A.I. Has No Business in the Classroom
It is time to be brutally honest about AI in education, especially now that the race is on among tech companies to secure lucrative relationships with schools. As indicated by a recent New York Times article, educational AI is shaping up to be big business. Powerful forces are plowing full steam ahead to implement AI into the earliest stages of learning in a woefully uncritical way. One wonders if anyone has consulted those who should know best about the effects of AI on the minds of our students: the teachers.

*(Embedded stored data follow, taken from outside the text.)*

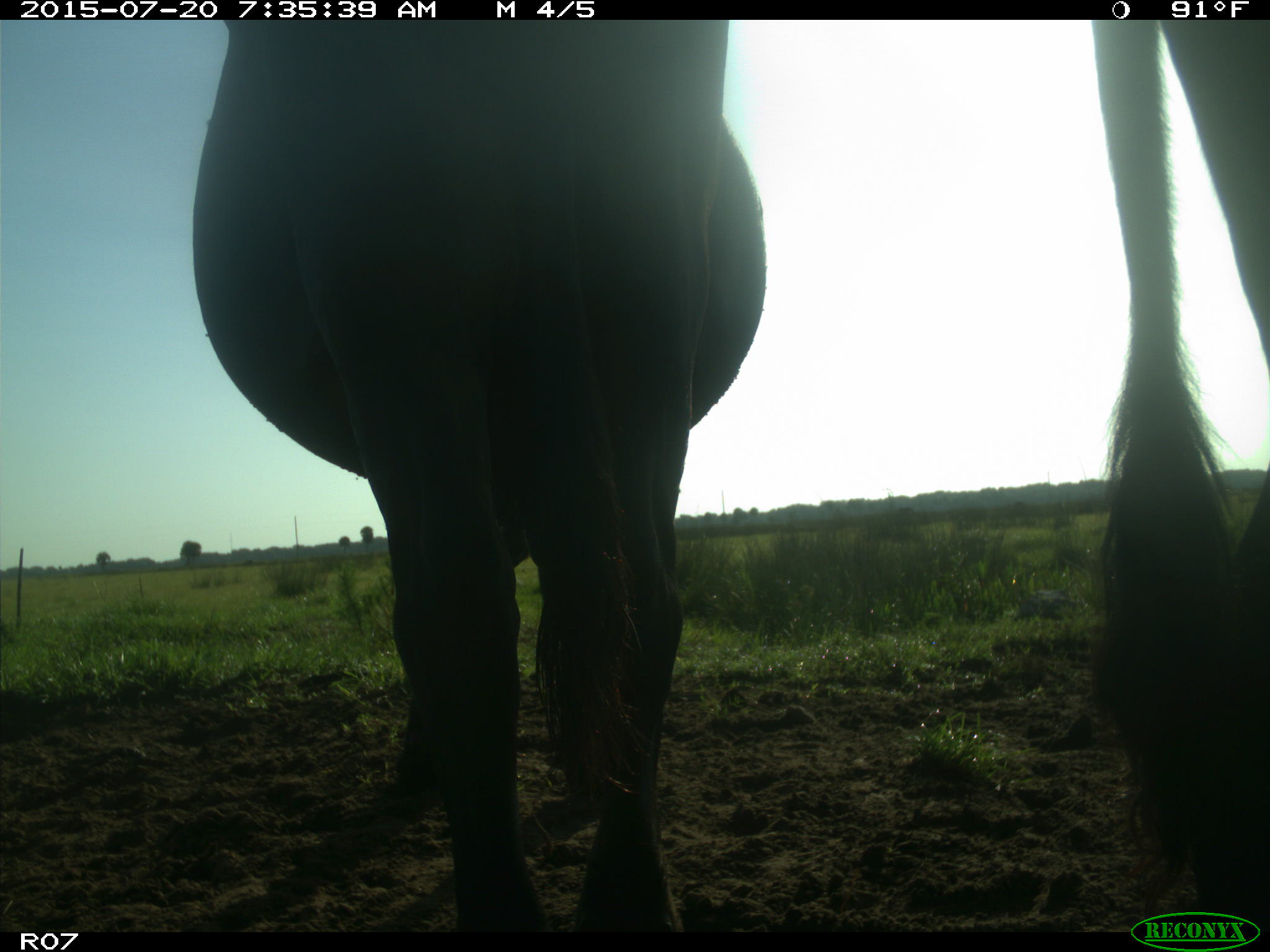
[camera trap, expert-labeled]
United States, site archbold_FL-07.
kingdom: Animalia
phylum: Chordata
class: Mammalia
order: Artiodactyla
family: Bovidae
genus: Bos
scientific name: Bos taurus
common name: domestic cow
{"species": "Bos taurus (domestic cow)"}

The commonly held belief that AI is a critical tool for enhancing and expanding student efforts proves facile and misleading, as it fails to resonate with teachers, particularly in the humanities. Conditioning students to consult artificial sources of information gathering and analysis is antithetical to training them to follow the questions generated by actual experience and attempt to square their suppositions with reality. Far from offering support in education, the truth is that AI has destroyed any semblance of academic integrity, shaken students' confidence in their own intellectual abilities, and hindered their creativity and imagination.
These concerns reflect much more than the perennial complaints of educators about troubling trends among the current student population. In fact, teachers are witnessing an entirely new crisis in education, one with far-reaching effects that threaten to compromise one of the very things that make human beings, well, human. The reality is that, slowly and quietly, AI is simultaneously supplanting and corroding the distinctive capacities of the human being: to read and to think about what one reads; to express ideas in writing and the arts; and to cultivate fruitful relationships that pursue such activities as a community.

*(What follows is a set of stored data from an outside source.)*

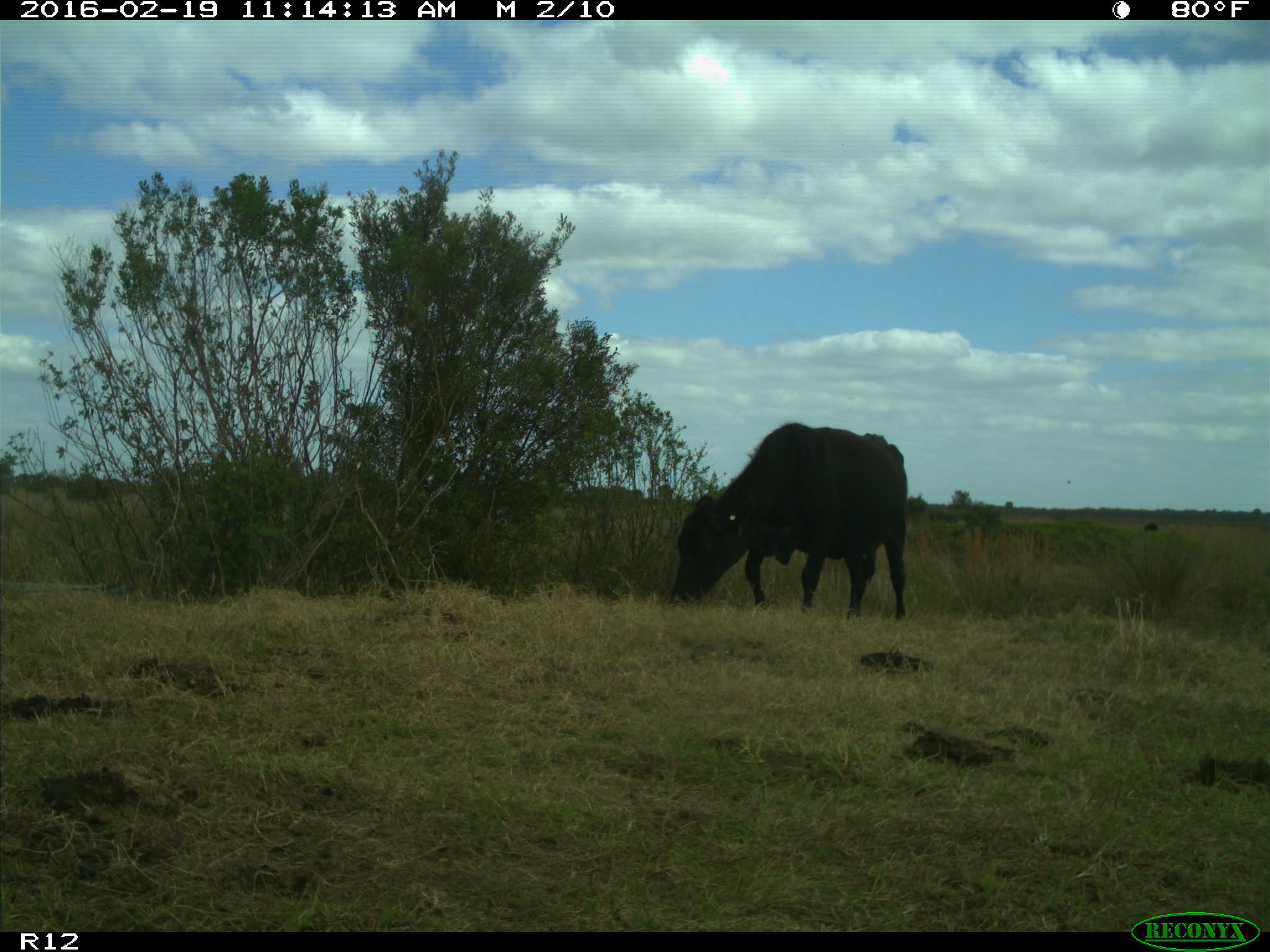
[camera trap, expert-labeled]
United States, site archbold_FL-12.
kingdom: Animalia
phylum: Chordata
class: Mammalia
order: Artiodactyla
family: Bovidae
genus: Bos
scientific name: Bos taurus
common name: domestic cow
Bos taurus (domestic cow).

If such a claim seems overly dramatic, the next time you pose a question to Google and a short AI overview appears, ask yourself how motivated you are to continue your search for a satisfying response. Does the quick and seemingly authoritative AI synopsis dampen your spirit of inquiry even a little bit? Consider what it does to a young and impressionable mind, eager for a ready-made answer. Or how about the way AI impinges on the process of writing? When a spelling correction pops up, many people are grateful for the catch. But when Google or Grammarly attempt to complete authors’ thoughts in the very act of composition, mature writers think with annoyance, “How do you know what I have in mind?” whereas budding ones jump at the suggestion, assuming they could do no better. AI both erodes confidence and undercuts human intelligence at work.
AI deals a serious blow to genuine intellectual curiosity, which is already beleaguered by our society’s grade-driven and instrumental view of education. What is more, it short-circuits discursive reasoning. The potential for a classroom to be vibrant and exciting rests on it being an environment where students feel free to ask questions, to admit perplexity, and to work towards the truth together as a community of learners.

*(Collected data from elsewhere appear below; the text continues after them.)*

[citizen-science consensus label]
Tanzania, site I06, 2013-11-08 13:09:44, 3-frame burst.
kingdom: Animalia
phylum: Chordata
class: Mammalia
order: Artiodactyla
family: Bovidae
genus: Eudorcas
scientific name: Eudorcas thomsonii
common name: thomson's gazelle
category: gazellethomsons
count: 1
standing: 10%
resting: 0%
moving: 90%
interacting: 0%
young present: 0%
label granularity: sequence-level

Students, by definition, need to cultivate habits of mind. Reliance on AI in education not only results in a missed opportunity to learn something for oneself, but it also stunts the growth necessary for building the foundations of a life of learning. If shutting down the laptops, writing in bluebooks, and reading and discussing actual texts with one’s peers merely puts off the inevitable use of AI in young people’s eventual workaday lives, then so be it. At least, this new generation of students will have a chance to develop their minds and grasp the critical difference between human wisdom and artificially generated information.